• **Extrait**:
# # # # # # #
Aucun doute n’est permis à la lecture, lorsque les motifs allégoriques et mythographiques de Franz Kafka, de Jorge Luis Borges et d’Italo Calvino (celui des « Villes invisibles » tout particulièrement) fusionnent joyeusement, ironiquement et néanmoins très émotionnellement avec l’art du récit épique bigarré de Jack Vance et de Roger Zelazny comme avec le sens labyrinthique de Philip K. Dick et de R.A. Lafferty, tous auteurs qu’Angélica Gorodischer rappelle régulièrement compter parmi ses admirations majeures.
# # # # # # #
• **Consigne 1**:
D'après l'extrait, répondez aux questions suivantes.
(a) Quel titre d'Italo Calvino figure entre parenthèses ?
(b) Quels deux auteurs sont associés à l'art du récit épique bigarré ?
(c) Quels deux auteurs sont associés au sens labyrinthique ?
• **Consigne 2**: Traduisez en anglais la phrase suivante de l'extrait : « Aucun doute n’est permis à la lecture, lorsque les motifs allégoriques et mythographiques de Franz Kafka, de Jorge Luis Borges et d’Italo Calvino (celui des « Villes invisibles » tout particulièrement) fusionnent joyeusement, ironiquement et néanmoins très émotionnellement avec l’art du récit épique bigarré de Jack Vance et de Roger Zelazny comme avec le sens labyrinthique de Philip K. Dick et de R.A. Lafferty, tous auteurs qu’Angélica Gorodischer rappelle régulièrement compter parmi ses admirations majeures. »
• **Consigne 3**: Recopiez l'extrait depuis « Aucun doute n’est » jusqu'à « ses admirations majeures. » inclus.

• **Données fournies**:
# # # # # # #
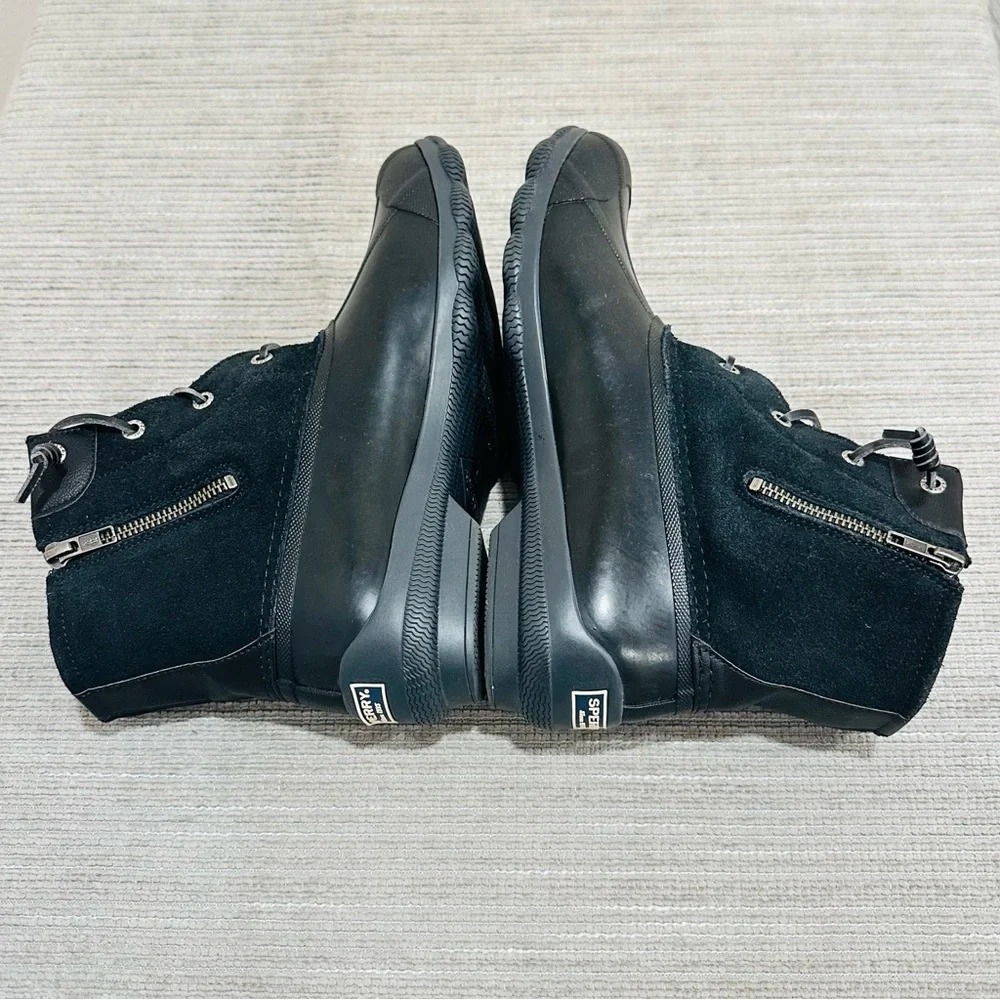Sperry Syren Gulf Women 9 Black Suede/Leather Memory Foam Duck Boot Rainboots‎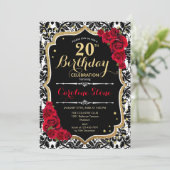 20. Geburtstag - Black Damask Gold Rote Rosen Einladung (Stehend Vorderseite)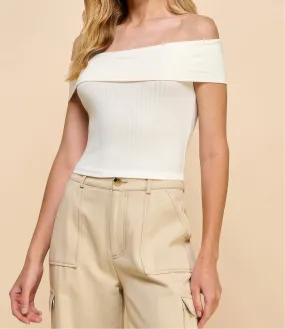 Off Shoulder Ribbed Top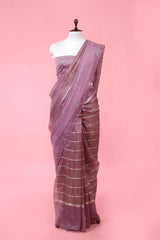 Buy Mauve Organza Saree Online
# # # # # # #
• **Réponse 1**:
(a) « Villes invisibles »
(b) Jack Vance et Roger Zelazny
(c) Philip K. Dick et R.A. Lafferty

• **Réponse 2**: There can be no doubt on reading, when the allegorical and mythographic motifs of Franz Kafka, Jorge Luis Borges and Italo Calvino (the Calvino of "Invisible Cities" in particular) merge joyfully, ironically and yet very emotionally with the colorful epic storytelling art of Jack Vance and Roger Zelazny as well as with the labyrinthine sense of Philip K. Dick and R.A. Lafferty, all of them authors whom Angélica Gorodischer regularly recalls counting among her major admirations.

• **Réponse 3**:
Aucun doute n’est permis à la lecture, lorsque les motifs allégoriques et mythographiques de Franz Kafka, de Jorge Luis Borges et d’Italo Calvino (celui des « Villes invisibles » tout particulièrement) fusionnent joyeusement, ironiquement et néanmoins très émotionnellement avec l’art du récit épique bigarré de Jack Vance et de Roger Zelazny comme avec le sens labyrinthique de Philip K. Dick et de R.A. Lafferty, tous auteurs qu’Angélica Gorodischer rappelle régulièrement compter parmi ses admirations majeures.